START PASSAGE TO READ
# Sunset



## Done_Fishin (Oct 10, 2006)

120 km yesterday on my bicycle with friends. Totally tired by the time I had done 90 and then they said we had to go to the top of this hill ... got 1/3rd the way up (only about 250 meters) then got off to walk it, pushing the bike.

Well worth the effort though because I got a few photo's of the sunset


----------



## WereBo (Apr 5, 2008)

It's nice to see a 'natural' sunset, unspoilt by filters etc. to 'enhance' the colours. The silhouettes are lovely, but the last one takes the biscuit, with just enough exposure to show how dark the ground is, without it being black ray:


----------



## Done_Fishin (Oct 10, 2006)

Thanks .. I hate using filters .. I don't even have any .. and of course the only tools I use are "hugin" (to create panaramas) which does compensate for lighting between photo's, however the overall effect was extremely pleasing. I saw that view and forgot everything else :laugh:


----------



## WereBo (Apr 5, 2008)

When I was using my Praktica 35mm film-camera, the only filters I used were polarising-filters, and they were permanently left on the lenses :grin:


----------



## Done_Fishin (Oct 10, 2006)

I could live with that but I never got around to buying filters even for my old Praktika .. was all I could do to afford the camera, lenses & kit let alone extra filters.


----------



## SABL (Jul 4, 2008)

Straight from the camera with no edit. Waikiki Hawaii...got more but don't have a hosting site.


----------



## WereBo (Apr 5, 2008)

Lovely picture SABL, I like the cloud's silver lining, you caught it perfectly without losing any of the other details









I took this one from my rear balcony, soon after buying my 1st (and only so far) digital camera, mainly for the intense colours of the sky.



















The strange angle of the building is cos it was as wide-angle as possible, to get it all in :grin:


----------



## Done_Fishin (Oct 10, 2006)

@SABL & Werebo ... NICE!!!! Very, Very Nice !!


----------



## Mack (Nov 8, 2004)

Nice Images guys.

This is one of my first pictures with my first slr. No filters or editing.


----------



## WereBo (Apr 5, 2008)

Now THAT is just spectacular! Even to the lonely seagull flying into the sunset ray:

Was that taken in Ireland?


----------



## Mack (Nov 8, 2004)

Thanks WerebBo, yes I took this in Dublin. I was up early to get a photograph of the power station to the left of this, I wanted a shot with the sun rising behind it but this was the shot i ended up with.


----------



## Done_Fishin (Oct 10, 2006)

Beautiful ..


----------
END PASSAGE TO READ
START STORED ROWS
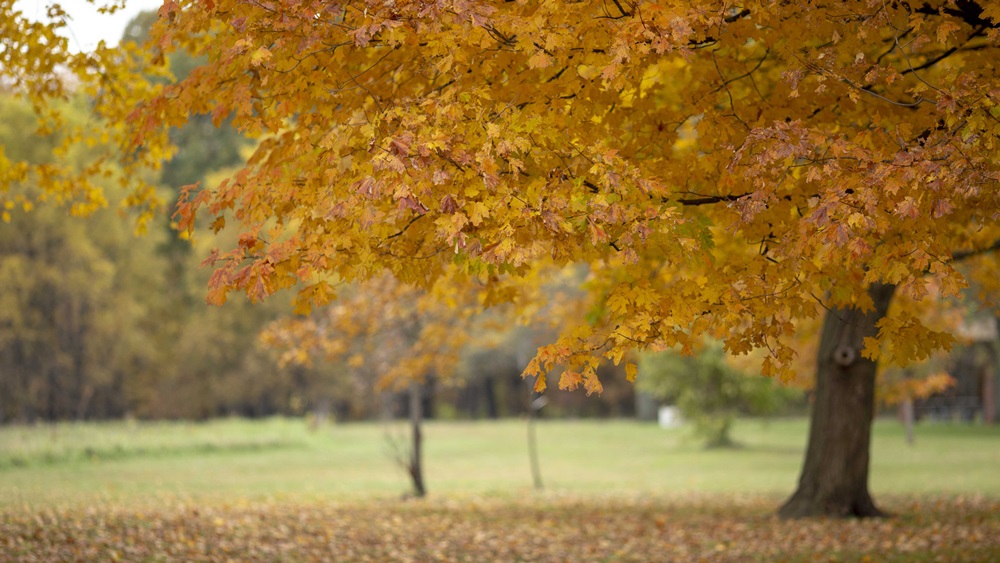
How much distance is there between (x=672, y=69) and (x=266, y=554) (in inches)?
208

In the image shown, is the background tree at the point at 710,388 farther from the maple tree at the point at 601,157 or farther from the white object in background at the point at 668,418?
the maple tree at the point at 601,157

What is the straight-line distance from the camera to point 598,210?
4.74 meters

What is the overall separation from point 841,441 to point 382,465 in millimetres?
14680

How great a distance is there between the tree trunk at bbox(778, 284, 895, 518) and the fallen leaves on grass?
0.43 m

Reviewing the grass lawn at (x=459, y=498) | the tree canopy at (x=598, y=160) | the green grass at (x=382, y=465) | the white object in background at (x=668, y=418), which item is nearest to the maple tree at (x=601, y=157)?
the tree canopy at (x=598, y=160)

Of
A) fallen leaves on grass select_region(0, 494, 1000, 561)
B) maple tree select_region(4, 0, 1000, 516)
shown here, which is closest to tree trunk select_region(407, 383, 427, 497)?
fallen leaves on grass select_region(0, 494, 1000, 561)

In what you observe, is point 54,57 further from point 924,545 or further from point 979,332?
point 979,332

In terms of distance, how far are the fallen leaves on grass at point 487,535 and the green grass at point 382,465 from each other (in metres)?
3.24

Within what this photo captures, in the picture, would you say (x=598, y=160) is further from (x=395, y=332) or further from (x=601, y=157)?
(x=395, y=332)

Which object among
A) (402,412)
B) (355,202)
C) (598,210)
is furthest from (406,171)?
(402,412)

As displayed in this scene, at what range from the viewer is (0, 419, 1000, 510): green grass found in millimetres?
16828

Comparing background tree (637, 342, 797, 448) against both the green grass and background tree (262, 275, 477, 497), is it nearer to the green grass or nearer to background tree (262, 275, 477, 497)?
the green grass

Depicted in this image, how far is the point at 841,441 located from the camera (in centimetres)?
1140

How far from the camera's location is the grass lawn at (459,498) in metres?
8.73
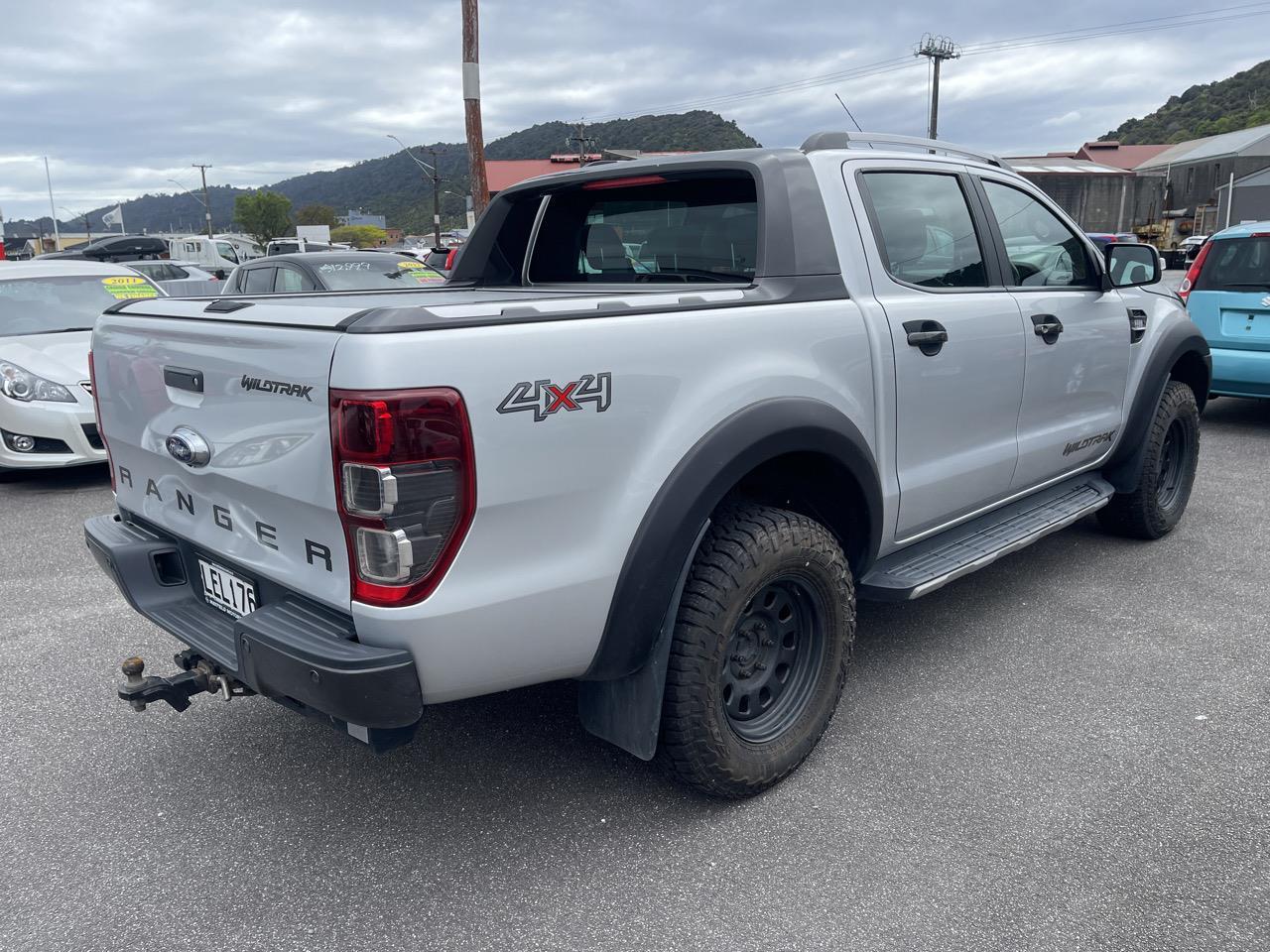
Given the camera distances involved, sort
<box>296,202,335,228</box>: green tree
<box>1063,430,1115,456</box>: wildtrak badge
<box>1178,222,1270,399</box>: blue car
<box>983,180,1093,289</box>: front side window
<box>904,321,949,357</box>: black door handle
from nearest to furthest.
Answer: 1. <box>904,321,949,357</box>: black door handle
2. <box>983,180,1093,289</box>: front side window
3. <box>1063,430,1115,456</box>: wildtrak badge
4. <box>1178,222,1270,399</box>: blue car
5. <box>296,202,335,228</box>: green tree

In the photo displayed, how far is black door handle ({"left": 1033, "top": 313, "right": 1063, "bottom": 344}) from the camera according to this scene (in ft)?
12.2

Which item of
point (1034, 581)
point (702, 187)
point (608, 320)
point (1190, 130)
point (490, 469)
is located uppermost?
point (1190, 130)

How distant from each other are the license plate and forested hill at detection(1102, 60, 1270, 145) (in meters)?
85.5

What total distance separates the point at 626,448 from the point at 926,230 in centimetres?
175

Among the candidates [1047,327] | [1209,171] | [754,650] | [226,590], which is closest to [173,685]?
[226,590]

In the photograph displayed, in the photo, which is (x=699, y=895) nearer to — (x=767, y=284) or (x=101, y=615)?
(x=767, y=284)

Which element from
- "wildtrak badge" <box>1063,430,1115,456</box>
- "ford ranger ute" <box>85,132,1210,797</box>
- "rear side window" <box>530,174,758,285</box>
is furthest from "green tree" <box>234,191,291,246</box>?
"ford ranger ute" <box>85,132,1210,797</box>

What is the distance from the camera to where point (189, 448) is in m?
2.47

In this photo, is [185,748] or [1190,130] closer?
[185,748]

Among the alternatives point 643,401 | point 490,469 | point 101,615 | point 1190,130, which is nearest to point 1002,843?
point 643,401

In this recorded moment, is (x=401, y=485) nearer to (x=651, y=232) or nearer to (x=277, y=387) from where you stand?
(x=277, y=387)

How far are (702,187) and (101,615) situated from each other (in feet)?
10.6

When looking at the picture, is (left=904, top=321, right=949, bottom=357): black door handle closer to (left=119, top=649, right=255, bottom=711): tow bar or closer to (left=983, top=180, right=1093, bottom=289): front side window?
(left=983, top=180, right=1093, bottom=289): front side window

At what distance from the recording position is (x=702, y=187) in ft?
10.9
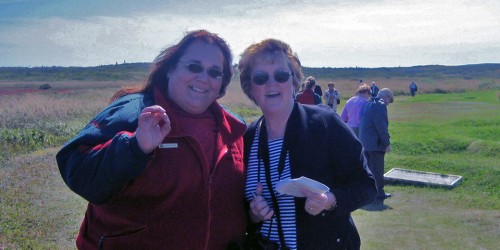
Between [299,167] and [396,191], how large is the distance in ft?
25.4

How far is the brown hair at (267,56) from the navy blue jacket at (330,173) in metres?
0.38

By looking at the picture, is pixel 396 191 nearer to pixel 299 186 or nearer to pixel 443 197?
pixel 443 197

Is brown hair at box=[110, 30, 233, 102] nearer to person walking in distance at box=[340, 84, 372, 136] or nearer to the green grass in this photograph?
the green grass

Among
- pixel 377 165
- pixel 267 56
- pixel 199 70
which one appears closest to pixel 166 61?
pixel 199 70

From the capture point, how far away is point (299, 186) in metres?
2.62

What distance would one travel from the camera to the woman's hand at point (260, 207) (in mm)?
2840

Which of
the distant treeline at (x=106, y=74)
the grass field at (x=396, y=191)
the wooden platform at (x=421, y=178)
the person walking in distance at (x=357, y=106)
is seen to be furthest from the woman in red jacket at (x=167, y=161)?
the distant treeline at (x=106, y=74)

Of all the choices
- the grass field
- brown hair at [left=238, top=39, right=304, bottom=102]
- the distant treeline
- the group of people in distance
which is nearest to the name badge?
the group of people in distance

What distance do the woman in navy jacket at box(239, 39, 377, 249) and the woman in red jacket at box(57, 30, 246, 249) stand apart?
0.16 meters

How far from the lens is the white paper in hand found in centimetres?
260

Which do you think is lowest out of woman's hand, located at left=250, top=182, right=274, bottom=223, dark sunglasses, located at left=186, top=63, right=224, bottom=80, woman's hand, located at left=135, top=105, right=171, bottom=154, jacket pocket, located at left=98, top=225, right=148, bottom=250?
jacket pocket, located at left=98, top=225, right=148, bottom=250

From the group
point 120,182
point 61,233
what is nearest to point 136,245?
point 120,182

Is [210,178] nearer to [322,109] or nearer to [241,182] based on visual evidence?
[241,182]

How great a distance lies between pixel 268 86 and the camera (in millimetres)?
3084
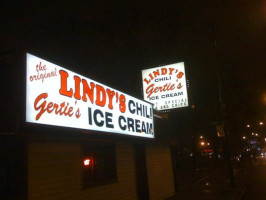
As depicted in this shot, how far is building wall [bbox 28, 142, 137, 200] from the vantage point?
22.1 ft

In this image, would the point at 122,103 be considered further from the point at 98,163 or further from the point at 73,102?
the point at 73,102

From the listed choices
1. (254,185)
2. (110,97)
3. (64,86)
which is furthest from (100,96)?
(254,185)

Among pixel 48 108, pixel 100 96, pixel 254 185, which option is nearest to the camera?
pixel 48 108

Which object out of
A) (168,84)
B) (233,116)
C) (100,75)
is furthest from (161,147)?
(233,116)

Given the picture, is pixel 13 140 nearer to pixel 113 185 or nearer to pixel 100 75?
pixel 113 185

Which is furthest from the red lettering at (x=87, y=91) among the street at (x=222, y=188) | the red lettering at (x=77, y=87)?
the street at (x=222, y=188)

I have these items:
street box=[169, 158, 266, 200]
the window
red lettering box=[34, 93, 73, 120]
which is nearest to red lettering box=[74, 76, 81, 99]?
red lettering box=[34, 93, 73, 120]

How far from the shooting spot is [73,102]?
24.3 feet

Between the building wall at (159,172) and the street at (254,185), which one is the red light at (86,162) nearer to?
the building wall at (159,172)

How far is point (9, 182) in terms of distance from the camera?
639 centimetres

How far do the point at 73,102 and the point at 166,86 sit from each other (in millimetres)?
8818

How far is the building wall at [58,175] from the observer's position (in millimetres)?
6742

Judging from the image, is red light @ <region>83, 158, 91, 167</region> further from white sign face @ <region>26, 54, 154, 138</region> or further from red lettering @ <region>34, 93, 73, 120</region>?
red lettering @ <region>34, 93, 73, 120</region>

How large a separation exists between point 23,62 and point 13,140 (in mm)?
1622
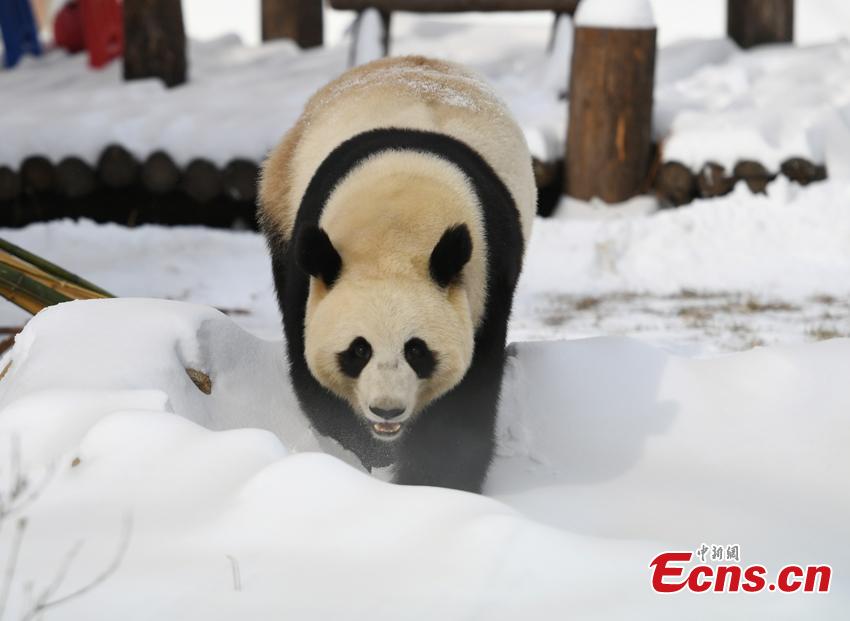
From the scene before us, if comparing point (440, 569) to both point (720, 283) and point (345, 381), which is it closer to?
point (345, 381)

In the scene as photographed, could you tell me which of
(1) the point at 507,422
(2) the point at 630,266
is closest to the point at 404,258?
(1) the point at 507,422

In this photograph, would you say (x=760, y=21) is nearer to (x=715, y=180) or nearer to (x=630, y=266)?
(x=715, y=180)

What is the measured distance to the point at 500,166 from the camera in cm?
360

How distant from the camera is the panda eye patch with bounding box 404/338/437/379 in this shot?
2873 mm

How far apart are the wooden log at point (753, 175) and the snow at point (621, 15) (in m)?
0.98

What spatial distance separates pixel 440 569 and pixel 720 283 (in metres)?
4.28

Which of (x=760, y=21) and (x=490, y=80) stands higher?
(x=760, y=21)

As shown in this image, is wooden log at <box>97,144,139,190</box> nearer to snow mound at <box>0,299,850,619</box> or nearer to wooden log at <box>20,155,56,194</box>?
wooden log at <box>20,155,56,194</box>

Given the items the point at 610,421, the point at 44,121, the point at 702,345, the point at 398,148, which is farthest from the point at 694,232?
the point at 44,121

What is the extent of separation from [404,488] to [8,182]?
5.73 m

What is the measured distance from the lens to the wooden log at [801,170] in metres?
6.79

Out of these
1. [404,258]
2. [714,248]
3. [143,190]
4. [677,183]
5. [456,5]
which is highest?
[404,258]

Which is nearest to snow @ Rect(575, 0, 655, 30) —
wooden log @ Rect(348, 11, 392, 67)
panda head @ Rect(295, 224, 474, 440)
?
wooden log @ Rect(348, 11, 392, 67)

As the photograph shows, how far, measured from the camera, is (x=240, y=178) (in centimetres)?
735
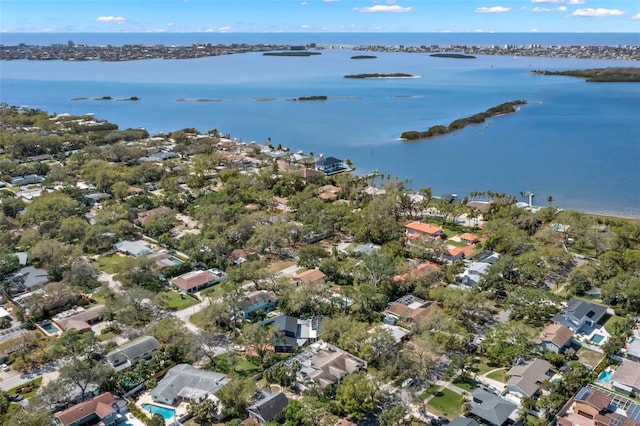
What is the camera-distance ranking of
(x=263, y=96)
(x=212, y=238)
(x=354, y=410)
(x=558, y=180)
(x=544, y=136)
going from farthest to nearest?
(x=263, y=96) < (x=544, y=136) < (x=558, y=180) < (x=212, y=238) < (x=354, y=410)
END STORED ROWS
YOUR TASKS
A) Reproduce the sunset thread word for word, from "Thanks WerebBo, yes" up to and including "Beautiful ..".
B) Name every username that posts in the sunset thread, listing each one once.
C) In the sunset thread, why does the building in the photo taken from WereBo's rear balcony sit at a strange angle?

RESULTS OF THE EXERCISE
A)
Thanks WerebBo, yes I took this in Dublin. I was up early to get a photograph of the power station to the left of this, I wanted a shot with the sun rising behind it but this was the shot i ended up with.


----------



## Done_Fishin (Oct 10, 2006)

Beautiful ..

B) Done_Fishin, WereBo, SABL, Mack

C) The photo was taken as wide-angle as possible so that everything would fit into the frame, which gave the building its strange angle.